* Data segment:
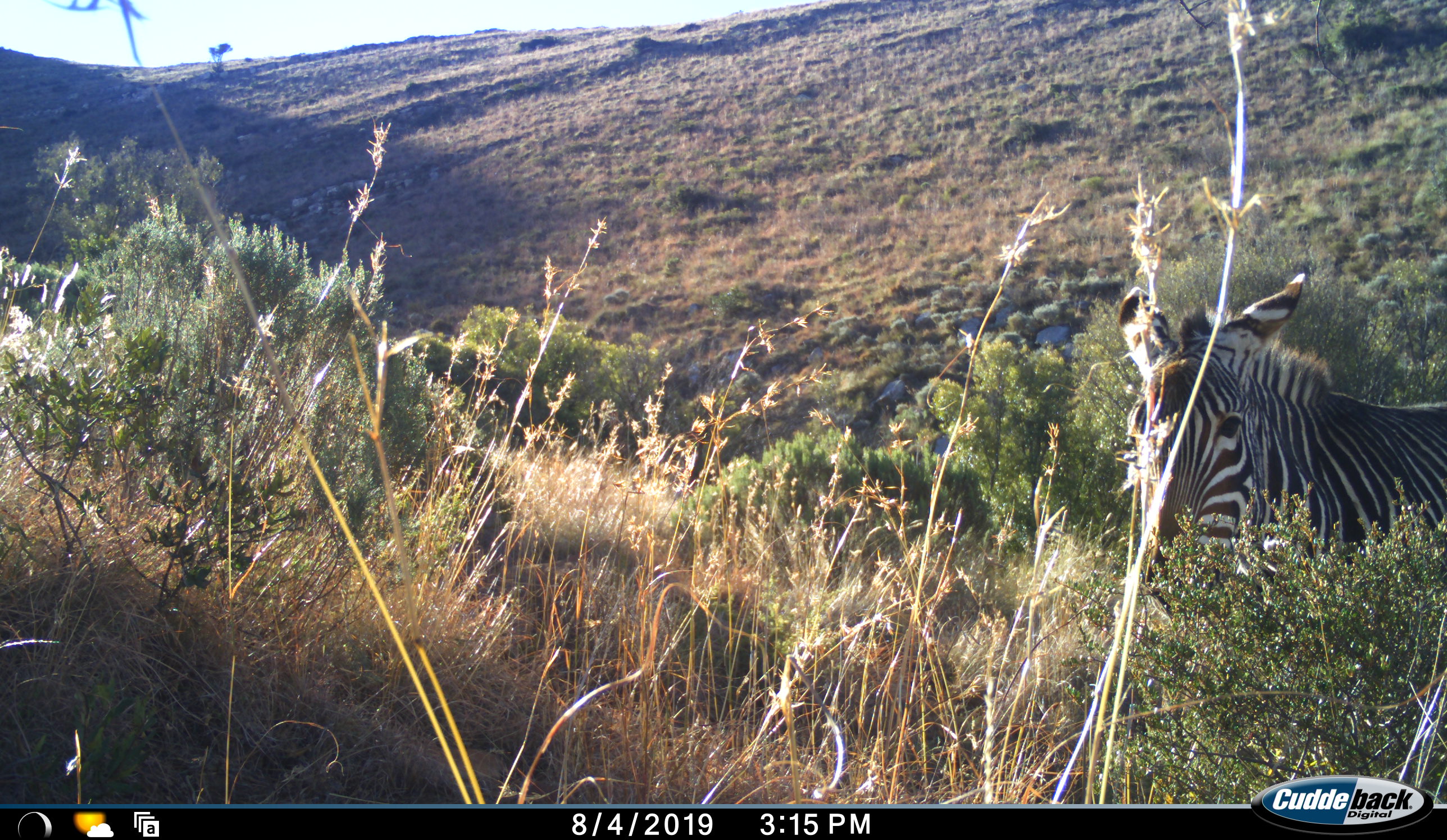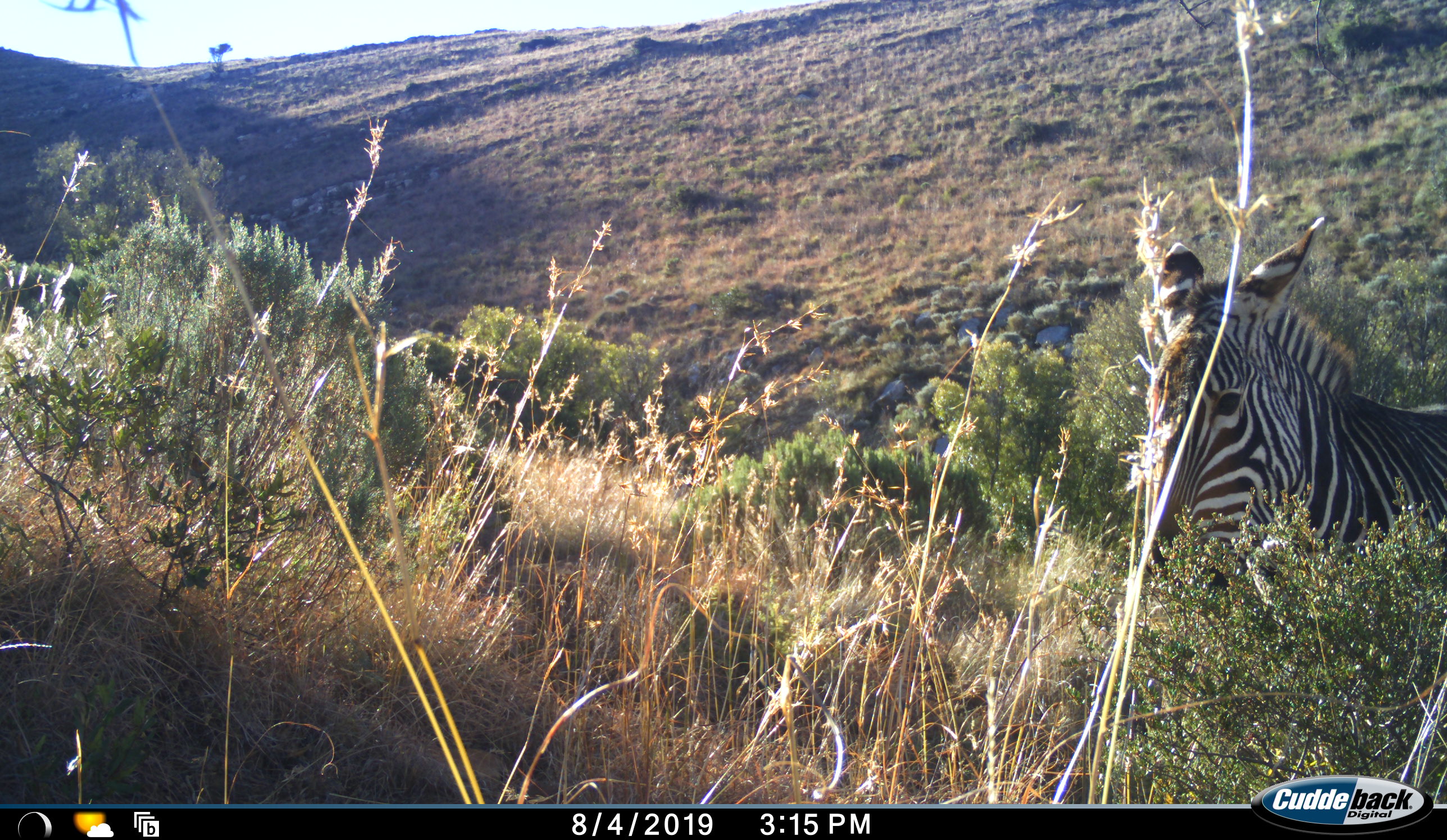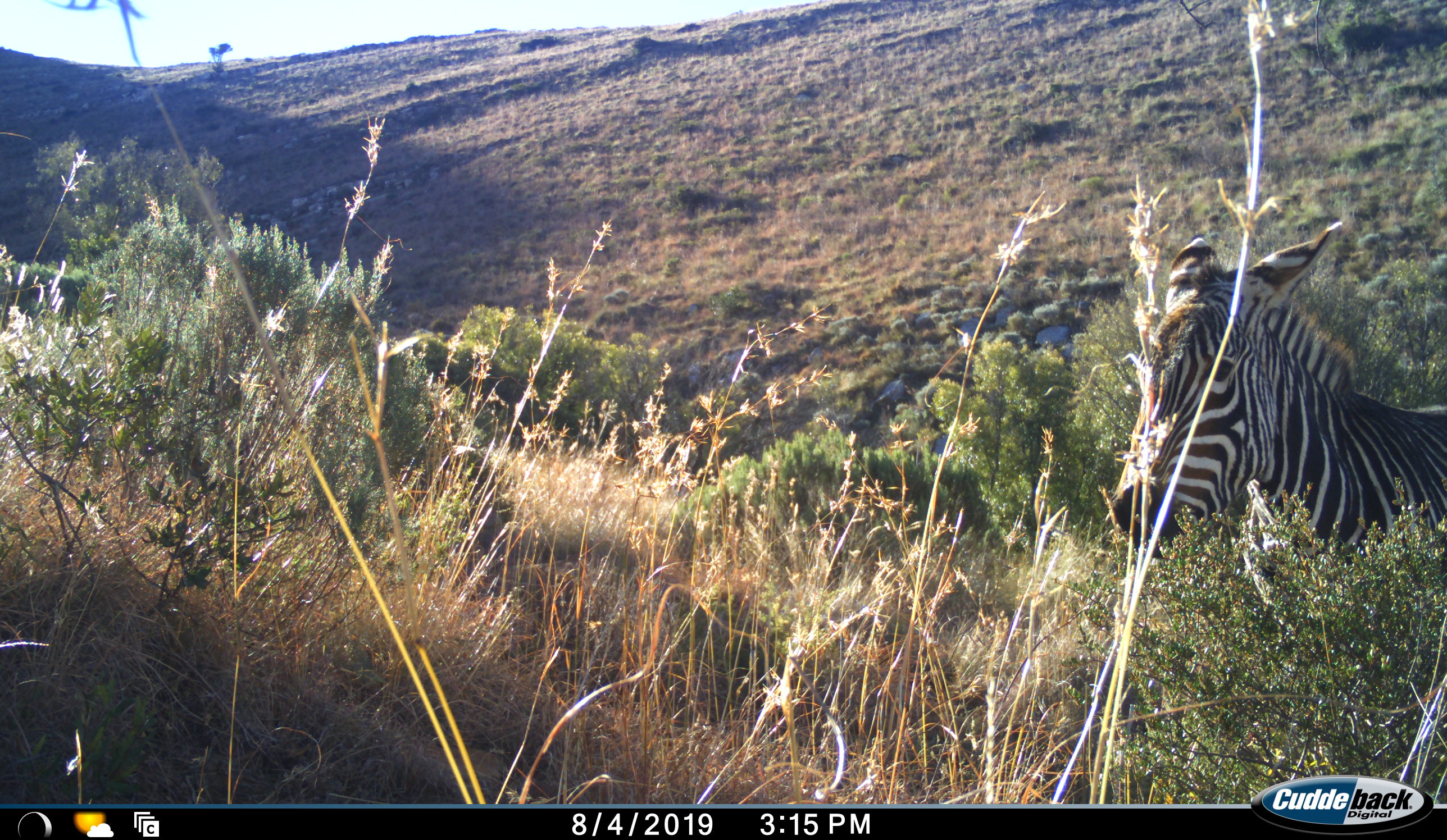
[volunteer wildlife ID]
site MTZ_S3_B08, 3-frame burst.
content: unidentified animal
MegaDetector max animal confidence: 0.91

* Exercise description:
Working down from the line that contains "content: unidentified animal", retype each line exactly through the last line of the data, and give nothing else.

* Exercise solution:
content: unidentified animal
MegaDetector max animal confidence: 0.91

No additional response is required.